Question: How do I know if FC WIsconsin or the ECNL is right for me or my daughter?

Answer: This is a very personal decision.  Players come to this decision at different times in their life, but the most frequent age where players face and answer this question is somewhere between age 11 and 14.

The best way to make this decision is to ask a different question: “Where do I want my soccer to be in 5 years, and what do I want to be doing in soccer?”

The worst way to make a decision about your soccer career, (especially if you have aspirations of playing Division I college soccer), is to make a “group” decision or a "social" decision.  As players age and mature, (usually beginning at U13), individual priorities and focus changes.  Some players begin to prioritize soccer and embrace ambitions of playing at high levels, while others grow other primary interests and show lower commitment to the sport.   There is a reason elite soccer (or any sport for that matter) is structured as a pyramid, with a broad base that becomes increasingly narrow as players get older and move to higher levels.  “Group” decisions or "social" decisions reflect the priorities of the majority, and almost always skews towards players with lower ambitions or less focus on soccer.

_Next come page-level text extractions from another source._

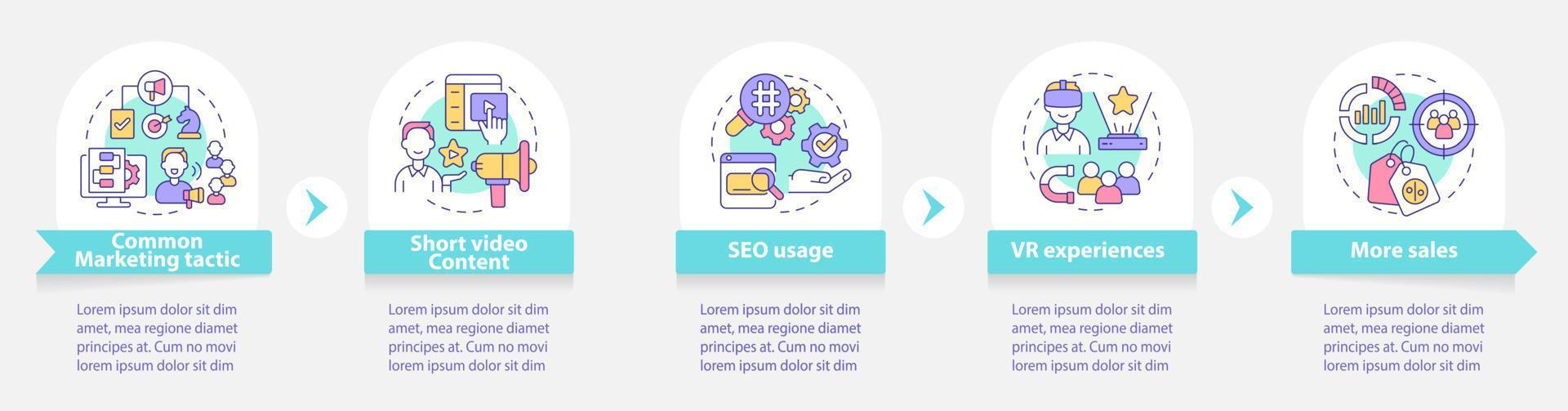 Common Marketing tactic

Lorem ipsum dolor sit dim amet, mea regione diamet principes at. Cum no movi lorem ipsum dolor sit dim

Short video Content

Lorem ipsum dolor sit dim amet, mea regione diamet principes at. Cum no movi lorem ipsum dolor sit dim

SEO usage

Lorem ipsum dolor sit dim amet, mea regione diamet principes at. Cum no movi lorem ipsum dolor sit dim

VR experiences

Lorem ipsum dolor sit dim amet, mea regione diamet principes at. Cum no movi lorem ipsum dolor sit dim

More sales

Lorem ipsum dolor sit dim amet, mea regione diamet principes at. Cum no movi lorem ipsum dolor sit dim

Question: How do I distinguish between coaches and clubs to determine the right fit for me or my daughter?

Answer: Different coaches and clubs cater to different priorities.  FC Wisconsin was created to serve athletes and families with ambition to be great, and the answer to this question is focused on these athletes and families.

Soccer is filled with great salesmen – coaches that sound good, tell you what you want to hear, and promise lots of rewards and success without mentioning a word about the difficulties in the path, and the obstacles that are there.  (Read more here.)  So how do you make a good choice?

  1. Look at resumes.  Google the coaches.  See what they have actually done in coaching – not what they have talked about, or where they have played.
  2. Look to see if the coaches are involved in player development at a national level now – not 10 years ago.  Just like playing, coaching is a pyramid – only a few are working with the country’s best and there is usually a reason why.
  3. Look at whether the coaches are involved in the game at any level outside their club or community.  It is impossible to teach players to get to higher levels if you don’t understand the higher levels.  It is impossible to understand the higher levels if your primary reference point is your own club or community.

If you ask questions and listen to answers, and if you look … the path usually becomes clear.  Doing the research helps make the right decision.